### Extrait

Un Ridley Scott, cela ne se boude pas. D’autant plus lorsqu’il s’agit de l’un de ses meilleurs films depuis longtemps. Avec Le Dernier Duel, il livre un long-métrage d’époque avec tout le talent qu’on lui connaît pour le genre et nous propose en parallèle une œuvre d’une terrible actualité. À découvrir ou redécouvrir en vidéo le 18 février 2021, notamment dans une édition bluray très satisfaisante.

Synopsis : Basé sur des événements réels, le film dévoile d’anciennes hypothèses sur le dernier duel judiciaire connu en France - également nommé « Jugement de Dieu » - entre Jean de Carrouges et Jacques Le Gris, deux amis devenus au fil du temps des rivaux acharnés. Carrouges est un chevalier respecté, connu pour sa bravoure et son habileté sur le champ de bataille. Le Gris est un écuyer normand dont l'intelligence et l'éloquence font de lui l'un des nobles les plus admirés de la cour. Lorsque Marguerite, la femme de Carrouges, est violemment agressée par Le Gris - une accusation que ce dernier récuse - elle refuse de garder le silence, n’hésitant pas à dénoncer son agresseur et à s’imposer dans un acte de bravoure et de défi qui met sa vie en danger. L'épreuve de combat qui s'ensuit - un éprouvant duel à mort - place la destinée de chacun d’eux entre les mains de Dieu.

le Dernier Duel

Le point de vue de Vance :

Le Dernier Duel a fait un flop au cinéma. Les producteurs et même le réalisateur (devenu au fil des ans un peu plus acariâtre face aux nombreuses critiques - justifiées - fustigeant ses derniers films) ont cherché quelques excuses dans le contexte, voire l'évolution des mœurs des spectateurs qui s'accommodent aisément d'un visionnage sur l'écran de leurs smartphones plutôt que de prendre le risque de sortir et se mêler aux autres en pleine pandémie. Quoi qu'il en soit, l'investissement de la Fox (rebaptisée depuis son rachat "20th Century Studios") ne semble pas avoir été bien défendu par Disney, et le métrage n'a pas eu le succès qu'il méritait.

######

**Consigne A:**
Dans la critique du Dernier Duel, relevez tous les personnages du film que nomme le synopsis.
**Consigne B:**
Prolongez la critique du Dernier Duel après sa dernière phrase.

### Données

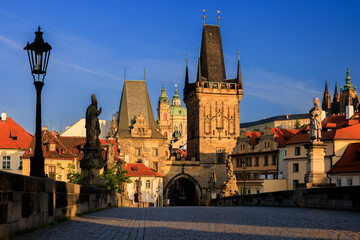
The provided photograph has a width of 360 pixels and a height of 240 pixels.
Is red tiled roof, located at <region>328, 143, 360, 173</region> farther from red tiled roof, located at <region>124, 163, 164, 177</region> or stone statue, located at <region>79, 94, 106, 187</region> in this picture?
red tiled roof, located at <region>124, 163, 164, 177</region>

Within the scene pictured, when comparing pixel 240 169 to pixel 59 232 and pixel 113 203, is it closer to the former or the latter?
pixel 113 203

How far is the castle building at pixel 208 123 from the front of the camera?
4003 inches

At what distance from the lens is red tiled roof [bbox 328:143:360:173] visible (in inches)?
2095

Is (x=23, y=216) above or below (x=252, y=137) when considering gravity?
below

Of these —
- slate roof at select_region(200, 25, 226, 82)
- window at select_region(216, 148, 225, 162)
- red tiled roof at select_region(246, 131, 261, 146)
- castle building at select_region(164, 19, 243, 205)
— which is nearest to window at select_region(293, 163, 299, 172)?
red tiled roof at select_region(246, 131, 261, 146)

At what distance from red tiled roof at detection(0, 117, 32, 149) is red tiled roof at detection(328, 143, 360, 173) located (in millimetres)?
33247

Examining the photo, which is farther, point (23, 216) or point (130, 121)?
point (130, 121)

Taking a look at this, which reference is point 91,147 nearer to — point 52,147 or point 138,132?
point 52,147

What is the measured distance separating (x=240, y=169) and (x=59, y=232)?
265 ft

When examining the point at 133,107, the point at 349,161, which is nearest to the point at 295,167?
the point at 349,161

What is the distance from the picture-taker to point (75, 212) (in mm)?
14695

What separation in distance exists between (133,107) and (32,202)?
9586cm

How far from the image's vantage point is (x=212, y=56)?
367 ft

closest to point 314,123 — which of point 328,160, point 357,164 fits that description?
point 357,164
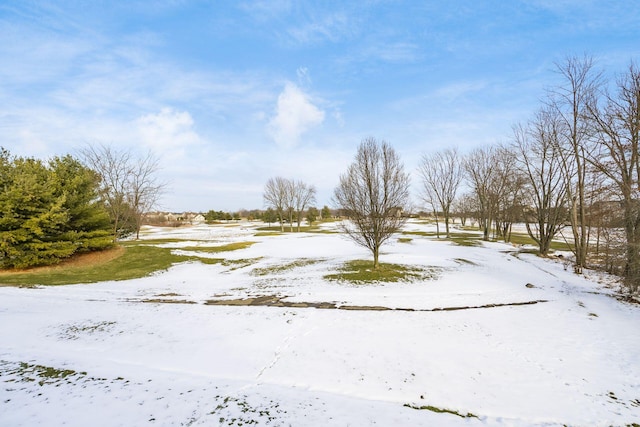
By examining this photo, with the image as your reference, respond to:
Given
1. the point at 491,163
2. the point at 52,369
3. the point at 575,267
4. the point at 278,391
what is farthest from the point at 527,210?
the point at 52,369

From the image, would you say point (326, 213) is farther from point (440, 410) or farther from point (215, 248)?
point (440, 410)

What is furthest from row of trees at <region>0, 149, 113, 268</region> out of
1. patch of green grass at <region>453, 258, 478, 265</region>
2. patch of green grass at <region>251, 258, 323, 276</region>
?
patch of green grass at <region>453, 258, 478, 265</region>

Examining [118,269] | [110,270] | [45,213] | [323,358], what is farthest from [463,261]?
[45,213]

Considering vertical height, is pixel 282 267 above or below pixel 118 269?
above

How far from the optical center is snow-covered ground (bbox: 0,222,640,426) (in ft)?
15.6

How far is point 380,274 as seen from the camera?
15.9 meters

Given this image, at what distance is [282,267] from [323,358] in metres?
13.2

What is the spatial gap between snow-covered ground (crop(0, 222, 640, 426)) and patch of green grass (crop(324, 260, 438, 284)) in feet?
5.76

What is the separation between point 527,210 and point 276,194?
48648mm

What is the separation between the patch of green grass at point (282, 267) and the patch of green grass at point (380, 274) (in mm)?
3770

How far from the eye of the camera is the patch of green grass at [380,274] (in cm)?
1520

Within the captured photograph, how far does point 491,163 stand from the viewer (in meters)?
38.8

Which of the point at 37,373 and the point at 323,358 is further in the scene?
the point at 323,358

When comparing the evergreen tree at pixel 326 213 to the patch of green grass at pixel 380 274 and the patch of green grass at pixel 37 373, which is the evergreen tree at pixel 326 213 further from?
the patch of green grass at pixel 37 373
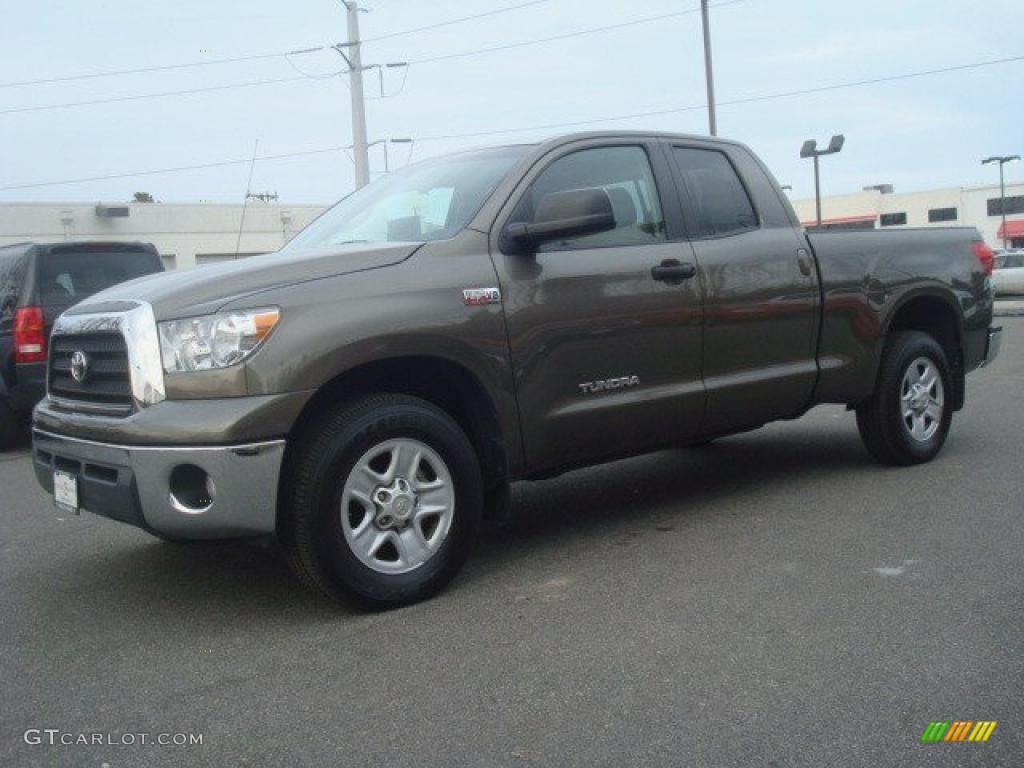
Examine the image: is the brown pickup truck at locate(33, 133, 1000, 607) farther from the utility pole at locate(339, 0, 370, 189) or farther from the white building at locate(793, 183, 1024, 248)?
the white building at locate(793, 183, 1024, 248)

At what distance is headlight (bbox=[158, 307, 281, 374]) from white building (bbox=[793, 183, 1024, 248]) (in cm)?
6921

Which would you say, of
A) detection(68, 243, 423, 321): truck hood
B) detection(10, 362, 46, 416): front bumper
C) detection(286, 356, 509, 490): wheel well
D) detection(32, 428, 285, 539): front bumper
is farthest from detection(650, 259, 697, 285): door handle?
detection(10, 362, 46, 416): front bumper

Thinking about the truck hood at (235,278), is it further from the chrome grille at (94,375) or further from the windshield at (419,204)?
the windshield at (419,204)

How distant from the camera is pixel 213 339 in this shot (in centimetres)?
382

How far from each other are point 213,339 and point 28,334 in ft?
18.0

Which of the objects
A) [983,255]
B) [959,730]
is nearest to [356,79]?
[983,255]

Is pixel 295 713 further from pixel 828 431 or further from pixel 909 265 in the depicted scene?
pixel 828 431

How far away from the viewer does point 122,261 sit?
9617 millimetres

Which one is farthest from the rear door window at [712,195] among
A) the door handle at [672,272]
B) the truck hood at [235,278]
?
the truck hood at [235,278]

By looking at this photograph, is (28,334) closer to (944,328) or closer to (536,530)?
(536,530)

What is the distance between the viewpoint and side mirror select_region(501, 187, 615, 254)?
4.41 m

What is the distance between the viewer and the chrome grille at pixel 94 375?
400 centimetres

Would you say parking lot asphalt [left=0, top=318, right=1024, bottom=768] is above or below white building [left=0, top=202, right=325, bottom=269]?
below

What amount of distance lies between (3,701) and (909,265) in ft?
16.9
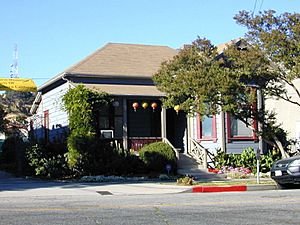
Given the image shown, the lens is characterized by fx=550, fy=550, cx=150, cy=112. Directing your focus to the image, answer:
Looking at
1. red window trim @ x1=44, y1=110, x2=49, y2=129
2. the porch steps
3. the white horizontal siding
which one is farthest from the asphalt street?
red window trim @ x1=44, y1=110, x2=49, y2=129

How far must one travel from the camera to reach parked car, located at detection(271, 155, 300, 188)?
16.9 metres

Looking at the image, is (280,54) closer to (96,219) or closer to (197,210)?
(197,210)

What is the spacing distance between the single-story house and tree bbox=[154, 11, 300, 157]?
4412 mm

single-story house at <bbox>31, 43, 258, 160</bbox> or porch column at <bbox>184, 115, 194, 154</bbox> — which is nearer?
single-story house at <bbox>31, 43, 258, 160</bbox>

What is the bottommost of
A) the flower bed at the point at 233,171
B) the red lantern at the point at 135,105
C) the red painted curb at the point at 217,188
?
the red painted curb at the point at 217,188

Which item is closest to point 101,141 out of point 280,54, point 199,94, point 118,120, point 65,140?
point 65,140

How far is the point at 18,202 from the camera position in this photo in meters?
14.0

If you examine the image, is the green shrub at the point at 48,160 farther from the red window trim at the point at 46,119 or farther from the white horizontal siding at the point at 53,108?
the red window trim at the point at 46,119

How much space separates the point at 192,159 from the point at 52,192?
1023 cm

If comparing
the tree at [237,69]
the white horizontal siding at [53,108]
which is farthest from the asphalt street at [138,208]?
the white horizontal siding at [53,108]

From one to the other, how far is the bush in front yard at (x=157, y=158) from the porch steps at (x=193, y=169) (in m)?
0.68

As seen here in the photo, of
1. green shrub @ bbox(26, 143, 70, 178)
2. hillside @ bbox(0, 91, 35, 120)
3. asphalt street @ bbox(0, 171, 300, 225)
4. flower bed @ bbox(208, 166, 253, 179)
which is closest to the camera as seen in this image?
asphalt street @ bbox(0, 171, 300, 225)

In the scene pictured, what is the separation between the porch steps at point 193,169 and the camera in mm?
23109

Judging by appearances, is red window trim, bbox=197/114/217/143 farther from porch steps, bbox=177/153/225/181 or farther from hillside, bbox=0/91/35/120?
hillside, bbox=0/91/35/120
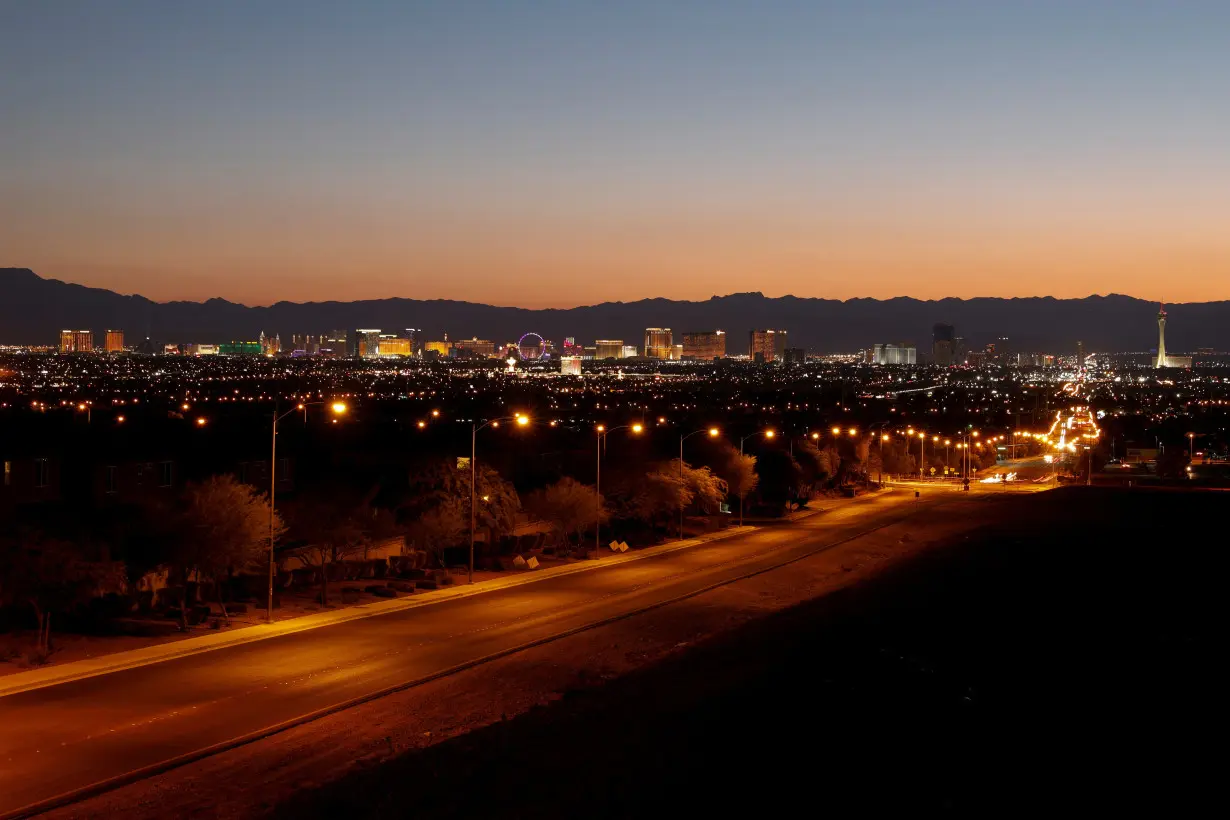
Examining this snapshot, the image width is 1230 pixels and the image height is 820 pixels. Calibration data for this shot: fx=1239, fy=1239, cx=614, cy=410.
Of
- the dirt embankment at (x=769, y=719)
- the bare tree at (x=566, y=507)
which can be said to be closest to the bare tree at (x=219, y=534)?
the dirt embankment at (x=769, y=719)

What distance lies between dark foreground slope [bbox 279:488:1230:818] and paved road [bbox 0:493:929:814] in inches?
153

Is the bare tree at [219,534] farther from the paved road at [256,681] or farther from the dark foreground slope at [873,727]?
the dark foreground slope at [873,727]

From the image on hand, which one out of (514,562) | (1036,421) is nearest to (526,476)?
(514,562)

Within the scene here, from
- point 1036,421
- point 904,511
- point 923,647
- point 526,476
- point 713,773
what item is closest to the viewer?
point 713,773

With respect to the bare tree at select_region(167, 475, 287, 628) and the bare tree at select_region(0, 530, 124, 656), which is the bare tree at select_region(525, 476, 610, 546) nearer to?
the bare tree at select_region(167, 475, 287, 628)

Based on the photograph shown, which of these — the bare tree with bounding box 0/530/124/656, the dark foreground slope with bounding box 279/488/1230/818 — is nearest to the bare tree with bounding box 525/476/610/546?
the dark foreground slope with bounding box 279/488/1230/818

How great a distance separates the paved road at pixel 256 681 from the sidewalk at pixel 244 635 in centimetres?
47

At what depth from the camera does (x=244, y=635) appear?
103 ft

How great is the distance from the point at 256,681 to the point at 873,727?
1291 centimetres

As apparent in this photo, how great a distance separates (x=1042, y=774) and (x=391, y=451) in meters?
42.3

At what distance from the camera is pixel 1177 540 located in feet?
194

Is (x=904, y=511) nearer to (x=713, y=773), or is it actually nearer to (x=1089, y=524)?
(x=1089, y=524)

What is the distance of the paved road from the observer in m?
20.9

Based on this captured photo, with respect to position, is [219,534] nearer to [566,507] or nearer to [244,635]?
[244,635]
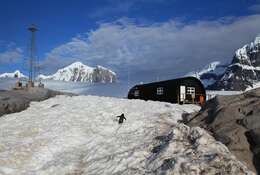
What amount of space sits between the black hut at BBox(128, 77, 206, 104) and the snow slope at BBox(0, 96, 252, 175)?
17.5m

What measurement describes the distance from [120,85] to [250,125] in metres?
77.7

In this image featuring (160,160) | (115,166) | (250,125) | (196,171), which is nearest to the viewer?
(196,171)

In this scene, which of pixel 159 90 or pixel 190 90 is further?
pixel 159 90

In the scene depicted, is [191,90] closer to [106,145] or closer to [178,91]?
[178,91]

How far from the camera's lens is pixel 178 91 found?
51812 millimetres

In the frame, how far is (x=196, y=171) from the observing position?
48.0 ft

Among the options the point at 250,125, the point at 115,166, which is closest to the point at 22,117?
the point at 115,166

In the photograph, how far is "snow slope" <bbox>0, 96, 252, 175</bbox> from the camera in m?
15.9

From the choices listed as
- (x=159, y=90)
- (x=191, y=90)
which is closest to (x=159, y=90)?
(x=159, y=90)

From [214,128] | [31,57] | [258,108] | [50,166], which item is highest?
[31,57]

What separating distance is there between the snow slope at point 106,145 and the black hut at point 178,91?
17456 mm

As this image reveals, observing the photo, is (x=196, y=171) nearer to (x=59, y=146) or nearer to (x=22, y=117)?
(x=59, y=146)

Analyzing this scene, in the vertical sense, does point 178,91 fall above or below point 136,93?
above

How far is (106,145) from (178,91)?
30468 millimetres
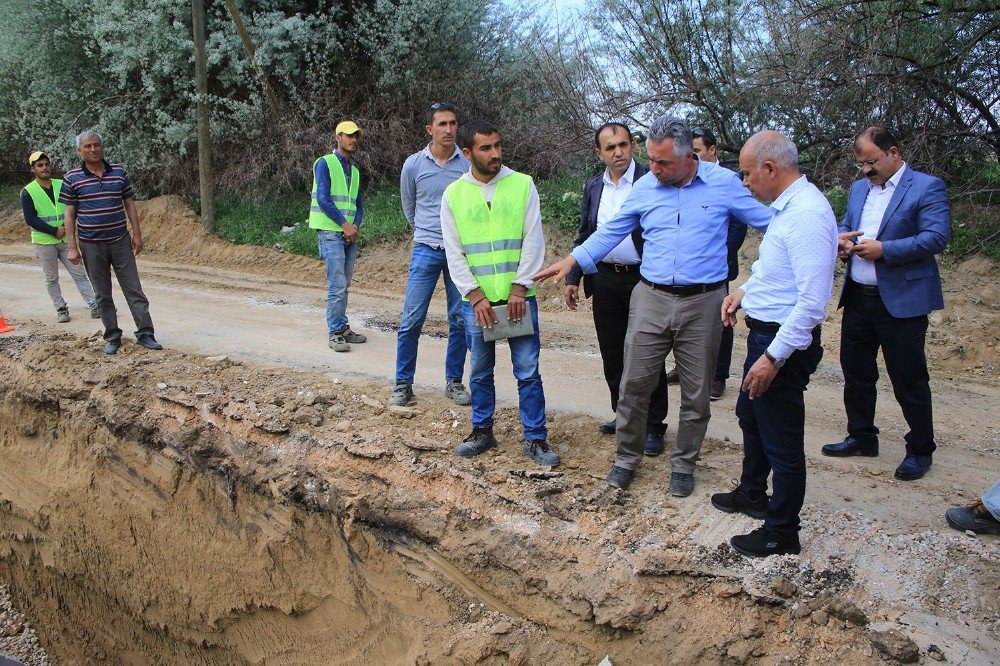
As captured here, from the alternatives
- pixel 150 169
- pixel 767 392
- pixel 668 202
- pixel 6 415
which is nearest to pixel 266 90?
pixel 150 169

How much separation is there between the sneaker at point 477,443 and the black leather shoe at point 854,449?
2.15 meters

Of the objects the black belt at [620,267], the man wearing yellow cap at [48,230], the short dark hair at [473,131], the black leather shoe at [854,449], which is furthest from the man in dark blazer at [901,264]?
the man wearing yellow cap at [48,230]

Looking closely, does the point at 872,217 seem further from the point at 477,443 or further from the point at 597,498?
the point at 477,443

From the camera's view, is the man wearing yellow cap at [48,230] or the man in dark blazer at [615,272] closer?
the man in dark blazer at [615,272]

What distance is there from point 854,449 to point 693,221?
1956 millimetres

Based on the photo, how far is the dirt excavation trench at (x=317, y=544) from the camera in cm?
352

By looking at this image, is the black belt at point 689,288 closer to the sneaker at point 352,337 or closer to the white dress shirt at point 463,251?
the white dress shirt at point 463,251

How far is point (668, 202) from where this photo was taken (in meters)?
4.03

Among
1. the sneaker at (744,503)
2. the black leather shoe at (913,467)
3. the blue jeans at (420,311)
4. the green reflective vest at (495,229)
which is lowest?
the sneaker at (744,503)

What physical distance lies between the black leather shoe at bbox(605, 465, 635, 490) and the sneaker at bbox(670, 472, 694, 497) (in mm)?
244

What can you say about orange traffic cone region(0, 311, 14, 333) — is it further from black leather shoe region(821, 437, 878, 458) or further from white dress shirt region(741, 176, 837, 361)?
black leather shoe region(821, 437, 878, 458)

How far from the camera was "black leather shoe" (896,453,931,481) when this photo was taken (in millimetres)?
4344

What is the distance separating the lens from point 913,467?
4375 mm

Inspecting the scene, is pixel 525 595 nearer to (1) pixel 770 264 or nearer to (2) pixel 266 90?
(1) pixel 770 264
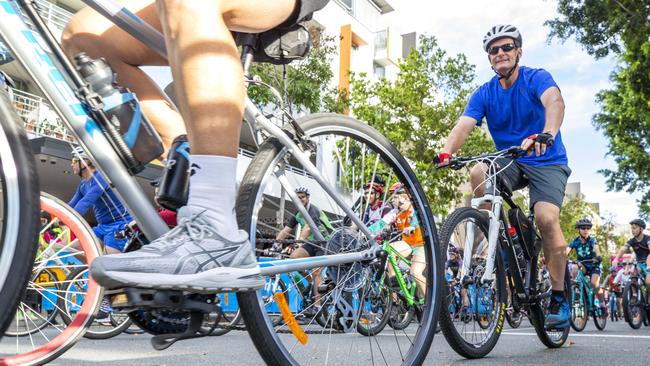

######

**Réponse A:**
Jean de Carrouges, Jacques Le Gris, Marguerite

**Réponse B:**
Car il le méritait. Le syndrome John Carter aurait-il frappé ce projet ? Allons-y voir de plus près.

le Dernier Duel

Un contexte historique toujours fascinant, un casting alléchant, un réalisateur vieillissant mais au potentiel intact (dont on espère chaque fois le retour de flammes) et un scénario intéressant, écrit à six mains, dont quatre d'entre elles étaient déjà gage de réussite : depuis Will Hunting, on sait de quoi Ben Affleck et Matt Damon sont capables lorsqu'ils travaillent de concert. Ces deux-là, immédiatement séduits par la portée de l'idée de départ (l'adaptation à l'écran des travaux réalisés par l'historien américain Eric Jager, qui a accumulé des centaines de pages sur cette affaire remontant au XIVème siècle) ont choisi d'opter pour un montage des faits à partir de chaque point de vue, suivant l'effet Rashōmon par exemple. Option pertinente, surtout du fait que le jugement dont il est question confronte uniquement des témoignages et qu'aucune preuve tangible n'existe.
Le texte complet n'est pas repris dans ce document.